Close to 230 China A shares debuted on index provider MSCI’s emerging markets benchmark on Friday, a move investors expect will attract billions of dollars in inflows to the mainland market.
The partial inclusion of the A shares — yuan-denominated stocks traded on the mainland — to MSCI’s Emerging Markets Index takes place in two phases, with the second step only coming in August.
Among the names included were a mix of financials, consumer and developer names such as Kweichow Moutai, which makes premium liquor; BYD, an electric vehicle manufacturer; China’s largest lender Industrial and Commercial Bank of China and Ping An Insurance.
ZTE, the telecommunications equipment company currently banned from purchasing U.S. technology, and four other names were not added, MSCI said earlier in the week.
Upon completion of initial A shares inclusion, China’s proportion of the index — which currently includes shares of Chinese companies listed in Hong Kong — will stand at 31.3 percent. Full inclusion would see A shares account for 16 percent of the index and China making up 42 percent of the index.
Friday’s inclusion, however, failed to buoy sentiment in greater China markets, which slipped in afternoon trade: The Shanghai composite declined 0.53 percent and the smaller Shenzhen composite fell 0.9 percent. Hong Kong’s Hang Seng Index was lower by 0.17 percent.
The dip came after more than 1 percent gains on benchmarks in Hong Kong and on the mainland in the last session.
The move is seen as an important symbolic one, even though the roughly $22 billion in capital inflows expected to go into A shares is seen as a drop in the bucket compared to the size of China’s domestic market.
“The quantum of dollars right now is relatively small … but what it does is it starts a process that will include China A shares as a bigger and bigger component of this very important benchmark over time,” Jon Howie, head of equity index strategy at BlackRock, told CNBC’s “Squawk Box.”
Although the move will have a limited impact on the A share market, it was still an extremely significant step in the opening-up process of China’s capital account, said Haibin Zhu and Karen Li, J.P. Morgan’s chief China economist and head of China equity research, respectively.
“China’s equity market now officially enters the global space,” the J.P. Morgan analysts said in a note.
A full inclusion in the future would also suggest more changes on the horizon for the mainland market.
“Certainly if you get up to full weighting, then it’s going to be a very different emerging markets index, but you would think also it’s going to be a very different China as well,” said Fraser Howie, an independent analyst.

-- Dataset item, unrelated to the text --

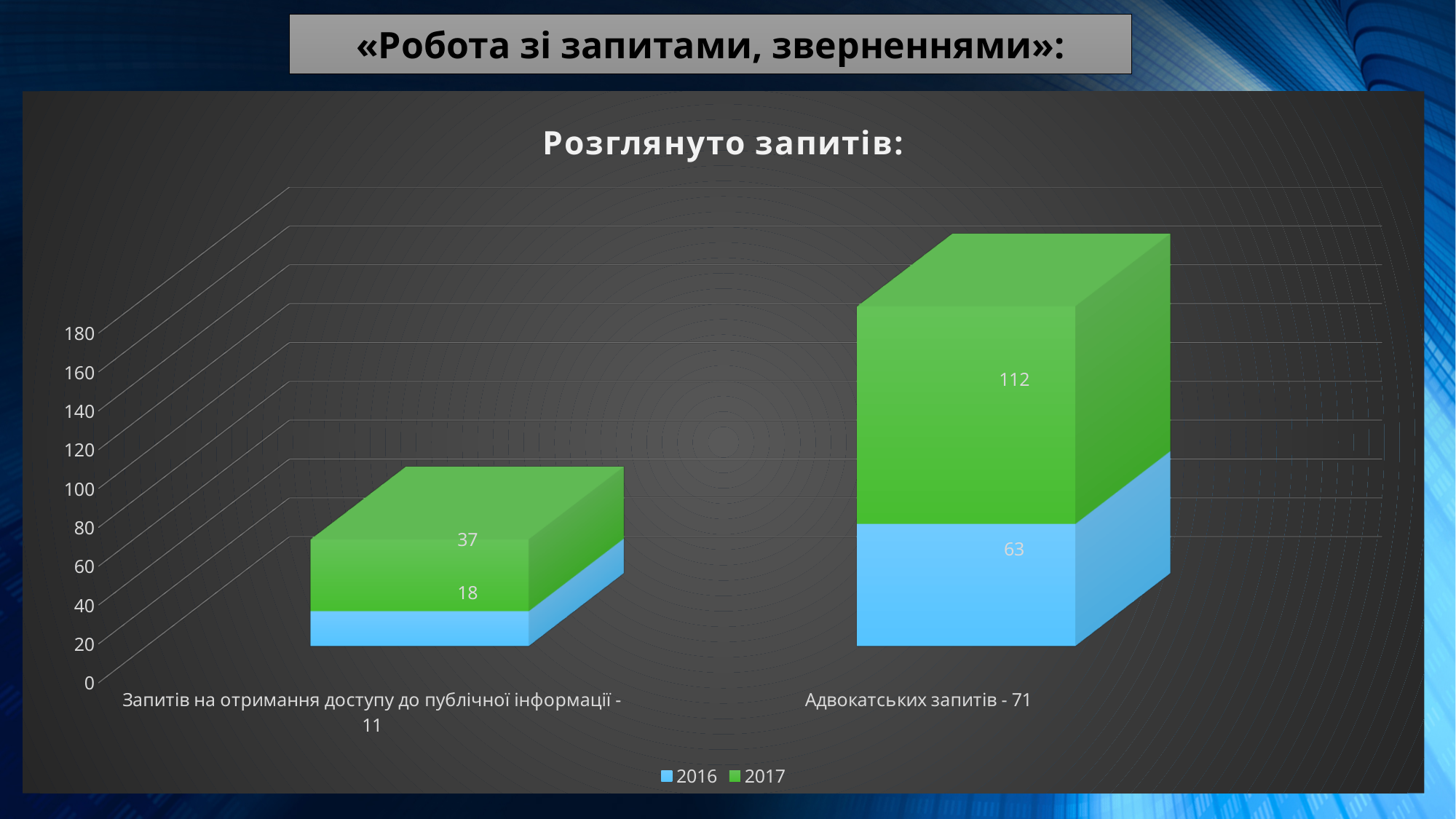
Which category has the highest 2017 value? Адвокатських запитів - 71 Which category has the lowest 2016 value? Запитів на отримання доступу до публічної інформації - 11 What is the 2017 value for "Запитів на отримання доступу до публічної інформації - 11"? 37 What is the total of the stacked bar for "Запитів на отримання доступу до публічної інформації - 11"? 55 What is the 2016 value for "Адвокатських запитів - 71"? 63 Which is larger: the 2016 value for "Адвокатських запитів - 71" or the 2017 value for "Запитів на отримання доступу до публічної інформації - 11"? 2016 value for Адвокатських запитів - 71 What is the total of the stacked bar for "Адвокатських запитів - 71"? 175 What is the difference between the 2017 and 2016 values for "Адвокатських запитів - 71"? 49 How many series does the legend list? 2 What is the 2016 value for "Запитів на отримання доступу до публічної інформації - 11"? 18 What kind of chart is shown on the slide? Stacked bar chart What is the 2017 value for "Адвокатських запитів - 71"? 112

“Ultimately, MSCI is agnostic on the stocks to a large extent, they’re looking at them for structure: Can I get my money in and out? Is it safe to invest? Have I got some degree of investor protection? And if you’re at 100 percent, then China’s really opened up in quite a dramatic way,” he added.

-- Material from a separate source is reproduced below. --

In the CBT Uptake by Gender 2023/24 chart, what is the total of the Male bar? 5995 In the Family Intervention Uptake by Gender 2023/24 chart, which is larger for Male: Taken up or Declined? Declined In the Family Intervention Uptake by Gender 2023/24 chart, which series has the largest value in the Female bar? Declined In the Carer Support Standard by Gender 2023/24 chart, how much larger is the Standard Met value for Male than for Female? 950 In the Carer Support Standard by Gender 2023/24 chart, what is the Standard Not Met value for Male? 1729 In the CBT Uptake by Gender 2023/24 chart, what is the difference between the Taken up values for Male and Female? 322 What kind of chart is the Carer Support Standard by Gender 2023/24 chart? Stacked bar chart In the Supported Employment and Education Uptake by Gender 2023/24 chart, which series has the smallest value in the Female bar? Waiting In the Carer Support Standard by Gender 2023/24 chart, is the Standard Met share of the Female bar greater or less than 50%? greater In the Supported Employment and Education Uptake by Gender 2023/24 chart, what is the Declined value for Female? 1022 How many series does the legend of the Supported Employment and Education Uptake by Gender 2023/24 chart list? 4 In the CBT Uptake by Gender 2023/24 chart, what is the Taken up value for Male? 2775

“Of course there are some issues remaining. Trading suspension is one of the issues, there is also potentially a CNH (off-shore yuan) issue. But the process is very progressive,” said Frank Benzimra, head of Asia equity strategy at Societe Generale.
He added that MSCI’s decision to give A shares the thumbs up after three years of rejecting them meant that some efforts to rectify issues had been taken by Chinese regulators and exchanges.

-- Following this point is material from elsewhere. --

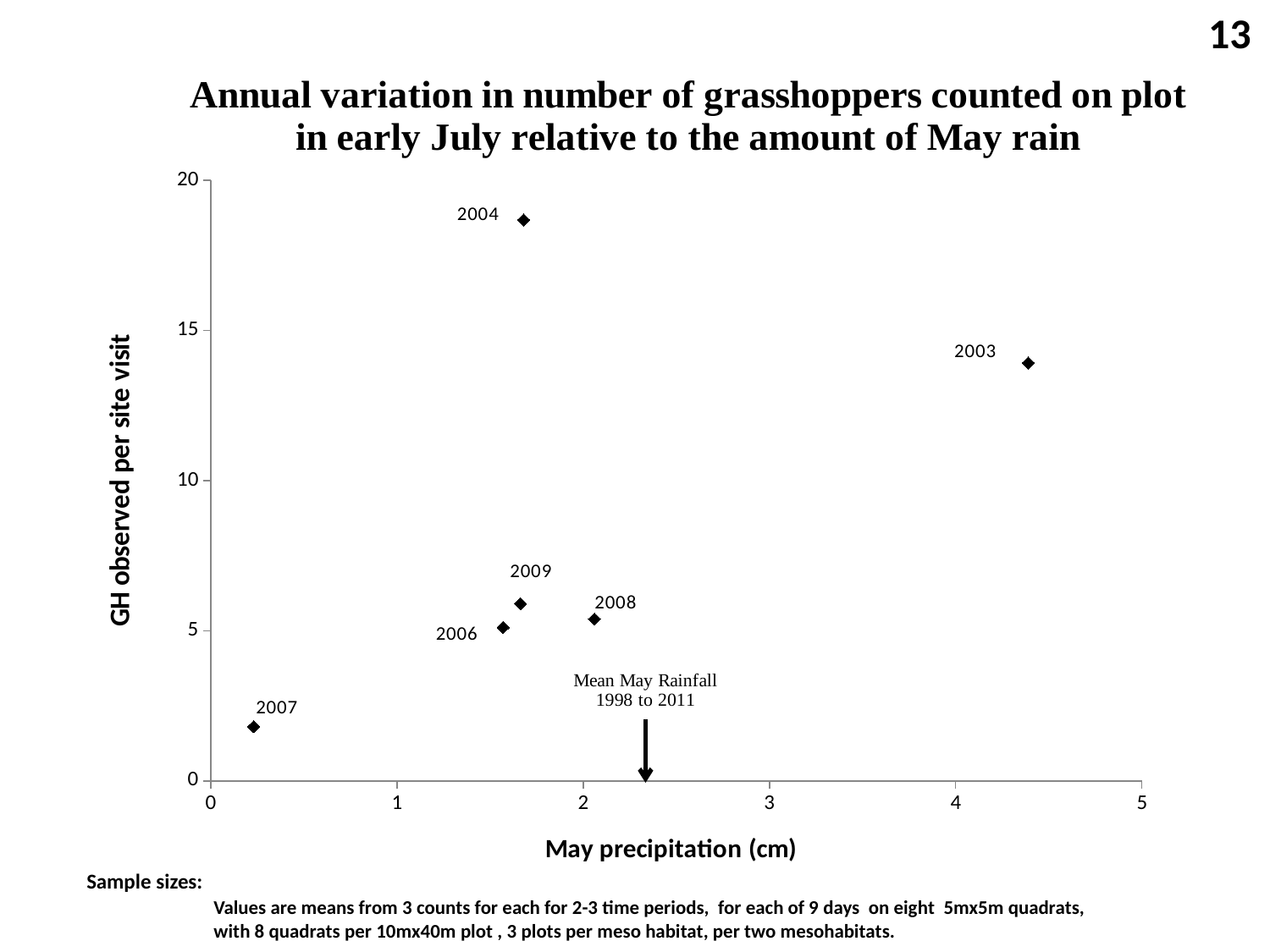
Which year has the lowest number of GH observed per site visit? 2007 What kind of chart is shown on the slide? Scatter plot Which year had more GH observed per site visit, 2006 or 2007? 2006 Is the GH observed per site visit for 2003 greater or less than 15? less Which year has the highest number of GH observed per site visit? 2004 How many data points (years) are plotted on the chart? 6 Which year had the lowest May precipitation? 2007 Is the GH observed per site visit for 2004 greater or less than 15? greater Which year had the highest May precipitation? 2003 Is the May precipitation for 2003 greater or less than 4 cm? greater Which year had higher May precipitation, 2003 or 2004? 2003 What is the label of the x axis? May precipitation (cm)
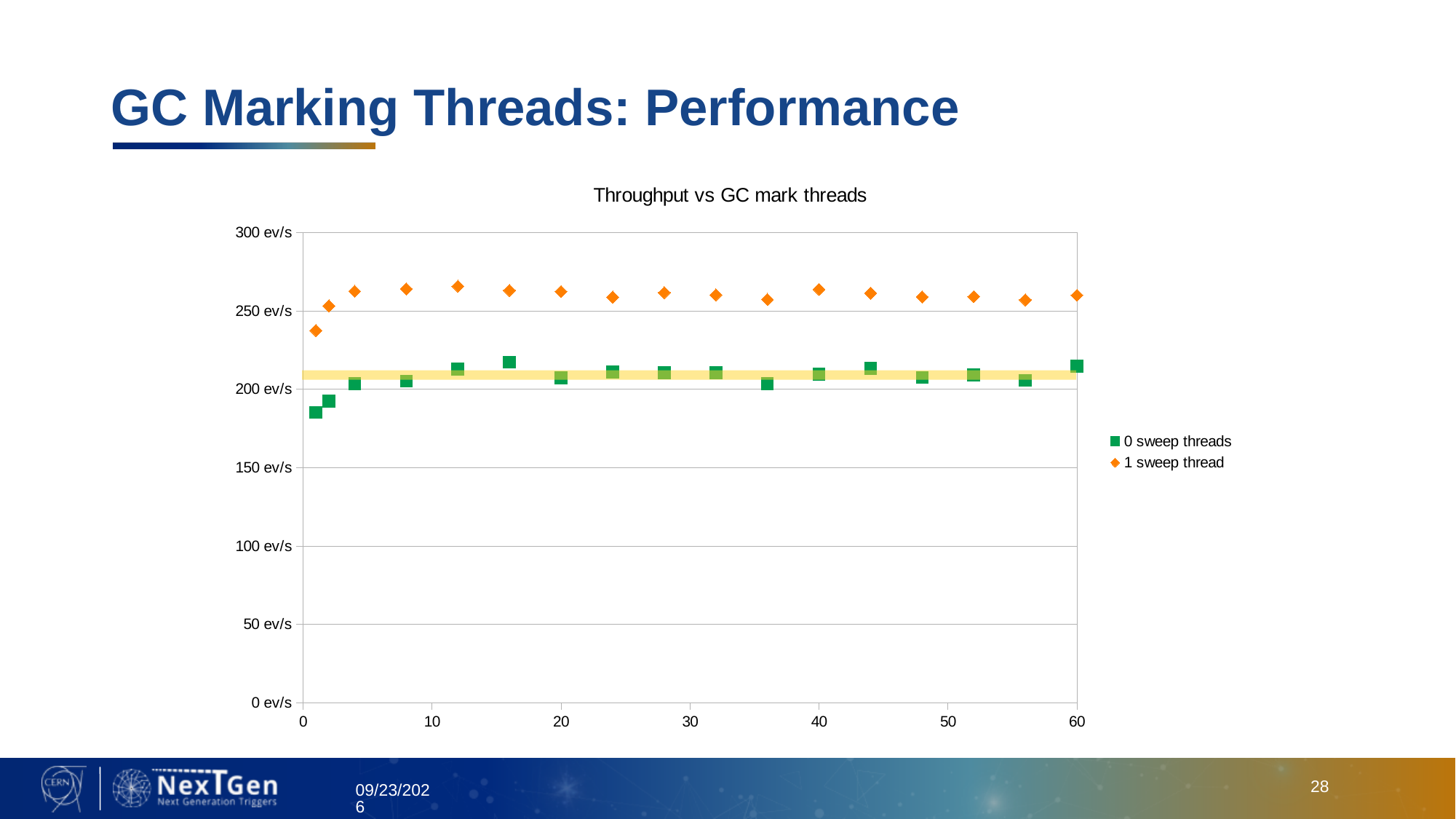
What kind of chart is shown on the slide? scatter chart What is the title of the chart? Throughput vs GC mark threads For the 1 sweep thread series, at which number of GC mark threads is the throughput lowest? 1 How many data points are plotted for the 1 sweep thread series? 17 At 40 GC mark threads, which series has the higher throughput, 0 sweep threads or 1 sweep thread? 1 sweep thread Does the throughput of the 0 sweep threads series rise or fall between 1 and 8 GC mark threads? rise How many series does the legend list? 2 Which series is drawn with orange diamond markers? 1 sweep thread Is the value for the 1 sweep thread series at 1 GC mark thread greater or less than 250 ev/s? less Is the value for the 0 sweep threads series at 1 GC mark thread greater or less than 200 ev/s? less Is the value for the 0 sweep threads series at 16 GC mark threads greater or less than 200 ev/s? greater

“Liquidity risk and market intervention, unfortunately, would be part and parcel of investing in A shares at this stage,” Pruksa Iamthongthong, senior investment manager at Aberdeen Asset Management Asia, told CNBC’s “Street Signs.”
Still, as more institutional investors participate in the market and as regulators deal with new rules, things could “become more conventional” in the future, Iamthongthong said.
— CNBC’s Evelyn Cheng contributed to this report.